Umweltverbände im Realitätsschock: Die Sache mit dem Gewissen

Die Debatte um die Tesla-Fabrik in Brandenburg zerreißt Umweltverbände. Ein Kommentar.

Ein Kommentar von Ursula Weidenfeld

Das Gewissen lässt sich wie eine Hauskatze halten. Man unterstützt einen Umweltverband – und fliegt dennoch in den Urlaub, fährt ein Auto, oder brät sich auch mal ein paar Steaks. So richtet man sich zwischen den Guten (NGO) und den Schlechten (Vielflieger, Dieselfahrer, Fleischesser) ein. Dumm nur, wenn Umweltverbände genauso ambivalent werden, wie man es selbst längst ist. Dann wird aus dem Haustier ein komplizierter Gefährte. Der Konflikt um Kiefern, Ameisen und Fledermäuse in Grünheide ist ein gutes Beispiel.

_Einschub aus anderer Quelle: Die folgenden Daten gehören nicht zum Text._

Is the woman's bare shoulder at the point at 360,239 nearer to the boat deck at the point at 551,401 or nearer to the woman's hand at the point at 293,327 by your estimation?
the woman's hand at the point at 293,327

Kompromisse spalten die Bewegung

Zwei Umweltverbände klagten gegen die Fällgenehmigung für 100 Hektar Kiefernwald. Vor Gericht verloren die Aktivisten erst einmal. Beschädigt aber sind sie, weil sie nicht nur gegen die Landesregierung, sondern auch untereinander stritten. Sie werfen einander Kompromissler- oder Sektierertum vor. Die Frage, ob man etwas weniger schlechtes (E-Autos) ermöglichen soll, damit etwas ganz Schlechtes (der Verrbennungsmotor) verschwindet, spaltet die Bewegung. Sie wird sich in den kommenden Jahren vielfach neu stellen.

Mit Grautönen des Alltags herumschlagen

Bisher hatten Umweltverbände und NGOs das Glück, einfache Botschaften zu haben. Wald ist gut, Auto ist schlecht, zum Beispiel. Die Menschen vertrauen ihnen gerade wegen der klaren Kriterien, mit denen sich ihre Welt in hell und dunkel teilt. Doch ein solches Denken funktioniert nur, solange es eine Minderheitsmeinung repräsentiert. Wenn sich der politische Wind dreht, gerinnen die einfachen Sätze zu politischen Programmen, komplizierten Referentenentwürfen, aufwendigen Genehmigungsverfahren. Auf einmal muss man sich mit den Grautönen des Alltags herumschlagen.

Genau in dieser Lage finden sich die Umweltverbände wieder. Längst sind sie nur noch Teil der Bewegung, längst partnern einige von ihnen mit der Industrie, statt sie zu bekämpfen. Für den Klimaschutz ist das gut. Doch in den eigenen Reihen beschädigt es das Image. Dieses Dilemma müssen die Verbände erklären und klären. Sonst werden ausgerechnet sie am Ende die Verlierer der Klimawende sein. Haustiere, die dauerhaft Probleme haben, leben nicht lange.